* Material provided:
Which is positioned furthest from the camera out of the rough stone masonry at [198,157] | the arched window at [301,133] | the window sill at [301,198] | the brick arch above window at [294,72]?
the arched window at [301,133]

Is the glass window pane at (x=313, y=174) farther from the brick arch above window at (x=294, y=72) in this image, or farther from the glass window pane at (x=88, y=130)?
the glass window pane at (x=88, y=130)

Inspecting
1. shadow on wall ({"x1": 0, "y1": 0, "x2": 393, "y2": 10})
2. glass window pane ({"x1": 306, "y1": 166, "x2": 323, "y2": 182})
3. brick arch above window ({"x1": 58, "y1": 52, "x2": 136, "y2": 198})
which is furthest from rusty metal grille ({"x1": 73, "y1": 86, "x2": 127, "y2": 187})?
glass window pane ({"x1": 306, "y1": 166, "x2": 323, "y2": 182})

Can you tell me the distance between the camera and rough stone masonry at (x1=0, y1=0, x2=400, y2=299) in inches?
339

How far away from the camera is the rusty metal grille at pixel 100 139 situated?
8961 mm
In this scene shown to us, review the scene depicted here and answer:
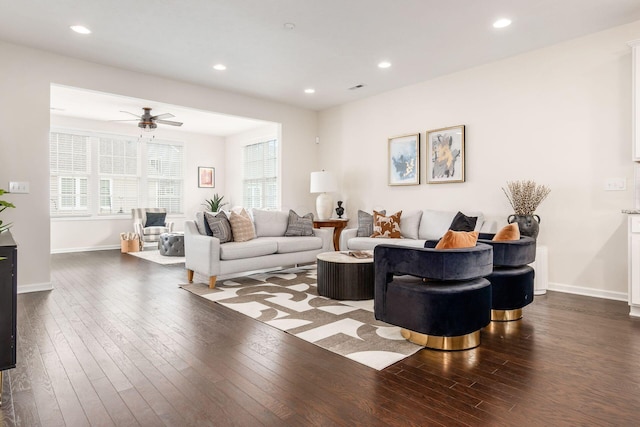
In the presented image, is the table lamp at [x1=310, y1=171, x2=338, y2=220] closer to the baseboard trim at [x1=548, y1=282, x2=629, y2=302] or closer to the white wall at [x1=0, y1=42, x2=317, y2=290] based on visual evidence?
the white wall at [x1=0, y1=42, x2=317, y2=290]

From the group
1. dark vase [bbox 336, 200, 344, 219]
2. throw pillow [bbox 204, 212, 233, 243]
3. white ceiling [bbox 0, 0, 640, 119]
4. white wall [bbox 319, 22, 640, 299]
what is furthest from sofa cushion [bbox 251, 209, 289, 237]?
white wall [bbox 319, 22, 640, 299]

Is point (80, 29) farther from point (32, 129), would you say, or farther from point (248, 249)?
point (248, 249)

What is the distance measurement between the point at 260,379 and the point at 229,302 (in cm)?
170

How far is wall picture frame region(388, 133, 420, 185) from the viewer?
5.59 metres

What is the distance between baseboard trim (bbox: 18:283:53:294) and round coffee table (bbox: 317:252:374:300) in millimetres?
3278

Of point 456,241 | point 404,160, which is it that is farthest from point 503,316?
point 404,160

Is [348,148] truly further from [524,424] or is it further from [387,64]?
[524,424]

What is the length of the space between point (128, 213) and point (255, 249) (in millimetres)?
5482

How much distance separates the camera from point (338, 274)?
12.2ft

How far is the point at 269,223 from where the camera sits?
212 inches

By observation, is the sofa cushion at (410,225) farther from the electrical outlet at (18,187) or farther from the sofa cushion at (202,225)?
the electrical outlet at (18,187)

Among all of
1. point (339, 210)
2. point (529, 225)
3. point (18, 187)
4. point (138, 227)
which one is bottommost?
point (138, 227)

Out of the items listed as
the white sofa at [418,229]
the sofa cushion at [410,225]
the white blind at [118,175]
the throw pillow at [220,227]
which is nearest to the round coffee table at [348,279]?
the white sofa at [418,229]

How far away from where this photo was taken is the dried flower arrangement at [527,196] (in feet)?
13.5
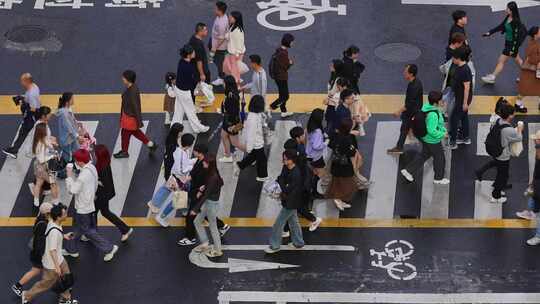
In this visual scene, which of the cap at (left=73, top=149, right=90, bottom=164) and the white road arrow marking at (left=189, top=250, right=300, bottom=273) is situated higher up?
the cap at (left=73, top=149, right=90, bottom=164)

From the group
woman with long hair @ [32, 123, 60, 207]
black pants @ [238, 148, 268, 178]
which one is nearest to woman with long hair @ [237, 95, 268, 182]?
black pants @ [238, 148, 268, 178]

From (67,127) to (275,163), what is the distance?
141 inches

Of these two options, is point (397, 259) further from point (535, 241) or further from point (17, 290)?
point (17, 290)

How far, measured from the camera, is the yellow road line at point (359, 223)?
680 inches

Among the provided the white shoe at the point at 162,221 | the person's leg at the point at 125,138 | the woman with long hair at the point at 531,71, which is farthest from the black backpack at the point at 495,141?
the person's leg at the point at 125,138

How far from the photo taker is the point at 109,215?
16.5m

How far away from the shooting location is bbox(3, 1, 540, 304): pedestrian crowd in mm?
15812

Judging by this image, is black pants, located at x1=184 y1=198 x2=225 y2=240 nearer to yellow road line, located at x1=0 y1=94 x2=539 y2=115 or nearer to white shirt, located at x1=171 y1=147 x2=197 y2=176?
white shirt, located at x1=171 y1=147 x2=197 y2=176

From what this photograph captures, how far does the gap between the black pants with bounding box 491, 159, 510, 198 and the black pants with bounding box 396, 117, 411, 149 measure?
1.86 m

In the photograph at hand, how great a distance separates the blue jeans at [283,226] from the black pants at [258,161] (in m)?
1.87

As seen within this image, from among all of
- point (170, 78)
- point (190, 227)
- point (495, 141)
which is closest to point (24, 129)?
point (170, 78)

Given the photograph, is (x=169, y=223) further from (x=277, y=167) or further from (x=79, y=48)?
(x=79, y=48)

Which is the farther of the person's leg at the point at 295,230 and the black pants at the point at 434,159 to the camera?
the black pants at the point at 434,159

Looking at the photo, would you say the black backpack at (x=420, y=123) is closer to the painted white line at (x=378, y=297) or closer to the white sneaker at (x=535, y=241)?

* Objective: Can you copy all of the entries above word for word, leaving out the pictures?

* Response to this task:
Which is positioned furthest from the camera out of the rough stone masonry at [198,157] | the arched window at [301,133] | the window sill at [301,198] | the brick arch above window at [294,72]?
the arched window at [301,133]

Is the glass window pane at (x=313, y=174) farther from the brick arch above window at (x=294, y=72) in this image, or farther from the glass window pane at (x=88, y=130)?
the glass window pane at (x=88, y=130)

Inspecting
1. shadow on wall ({"x1": 0, "y1": 0, "x2": 393, "y2": 10})
2. glass window pane ({"x1": 306, "y1": 166, "x2": 323, "y2": 182})
3. brick arch above window ({"x1": 58, "y1": 52, "x2": 136, "y2": 198})
which is furthest from rusty metal grille ({"x1": 73, "y1": 86, "x2": 127, "y2": 187})?
glass window pane ({"x1": 306, "y1": 166, "x2": 323, "y2": 182})

Can you tell me the distance between the camera and rough stone masonry at (x1=0, y1=0, x2=400, y2=299) in inches?
339

How far away from the camera is the rusty metal grille at pixel 100 139 situated?
8961 mm
In this scene shown to us, review the scene depicted here and answer:
In the presented image, is the table lamp at [x1=310, y1=171, x2=338, y2=220] closer to the baseboard trim at [x1=548, y1=282, x2=629, y2=302] or closer to the white wall at [x1=0, y1=42, x2=317, y2=290] based on visual evidence?
the white wall at [x1=0, y1=42, x2=317, y2=290]

From the group
1. dark vase [bbox 336, 200, 344, 219]
2. throw pillow [bbox 204, 212, 233, 243]
3. white ceiling [bbox 0, 0, 640, 119]
4. white wall [bbox 319, 22, 640, 299]
what is furthest from sofa cushion [bbox 251, 209, 289, 237]?
white wall [bbox 319, 22, 640, 299]

Is point (80, 29) farther from point (32, 129), would you say, or farther from point (248, 249)?
point (248, 249)

What is the distance measurement between the point at 260,379 and the point at 229,302 (in cm)?
170

How far is wall picture frame region(388, 133, 420, 185) from the viewer?
5.59 metres

What is the distance between baseboard trim (bbox: 18:283:53:294) and round coffee table (bbox: 317:252:374:300) in millimetres?
3278

Of point 456,241 | point 404,160, which is it that is farthest from point 503,316?
point 404,160

Is [348,148] truly further from [524,424] or is it further from [387,64]?
[524,424]

What is the length of the space between point (128, 213) and point (255, 249) (in millimetres)?
5482

How much distance separates the camera from point (338, 274)?
12.2ft

How far is the point at 269,223 from where the camera sits?
212 inches

By observation, is the sofa cushion at (410,225) farther from the electrical outlet at (18,187) or farther from the sofa cushion at (202,225)?
the electrical outlet at (18,187)

Among all of
1. point (339, 210)
2. point (529, 225)
3. point (18, 187)
4. point (138, 227)
which one is bottommost?
point (138, 227)

Out of the items listed as
the white sofa at [418,229]
the sofa cushion at [410,225]
the white blind at [118,175]
the throw pillow at [220,227]
which is nearest to the round coffee table at [348,279]?
the white sofa at [418,229]

How far away from where this photo was taken is the dried flower arrangement at [527,196] (in feet)?
13.5
In this visual scene, which of the cap at (left=73, top=149, right=90, bottom=164) and the white road arrow marking at (left=189, top=250, right=300, bottom=273) is situated higher up?
the cap at (left=73, top=149, right=90, bottom=164)

From the group
woman with long hair @ [32, 123, 60, 207]
black pants @ [238, 148, 268, 178]
which one is nearest to woman with long hair @ [237, 95, 268, 182]?
black pants @ [238, 148, 268, 178]

From (67,127) to (275,163), what is the distance?
141 inches

Of these two options, is point (397, 259) further from point (535, 241) or further from point (17, 290)?
point (17, 290)

How far, measured from the camera, is the yellow road line at point (359, 223)?
680 inches

Among the provided the white shoe at the point at 162,221 | the person's leg at the point at 125,138 | the woman with long hair at the point at 531,71, which is farthest from the black backpack at the point at 495,141?
the person's leg at the point at 125,138

How far from the photo taker is the point at 109,215?
16.5m

How far away from the shooting location is bbox(3, 1, 540, 304): pedestrian crowd in mm?
15812

Judging by this image, is black pants, located at x1=184 y1=198 x2=225 y2=240 nearer to yellow road line, located at x1=0 y1=94 x2=539 y2=115 or nearer to white shirt, located at x1=171 y1=147 x2=197 y2=176?
white shirt, located at x1=171 y1=147 x2=197 y2=176

From what this photograph captures, how far does the gap between the black pants with bounding box 491, 159, 510, 198 and the black pants with bounding box 396, 117, 411, 149 measure?
1.86 m

In the photograph at hand, how great a distance separates the blue jeans at [283,226] from the black pants at [258,161] (in m)?
1.87

As seen within this image, from among all of
- point (170, 78)
- point (190, 227)
- point (495, 141)
which is closest to point (24, 129)?
point (170, 78)

Given the photograph, is (x=169, y=223) further from (x=277, y=167) or further from (x=79, y=48)?
(x=79, y=48)

Which is the farther of the person's leg at the point at 295,230 and the black pants at the point at 434,159 to the camera?
the black pants at the point at 434,159

Looking at the photo, would you say the black backpack at (x=420, y=123) is closer to the painted white line at (x=378, y=297) or closer to the white sneaker at (x=535, y=241)?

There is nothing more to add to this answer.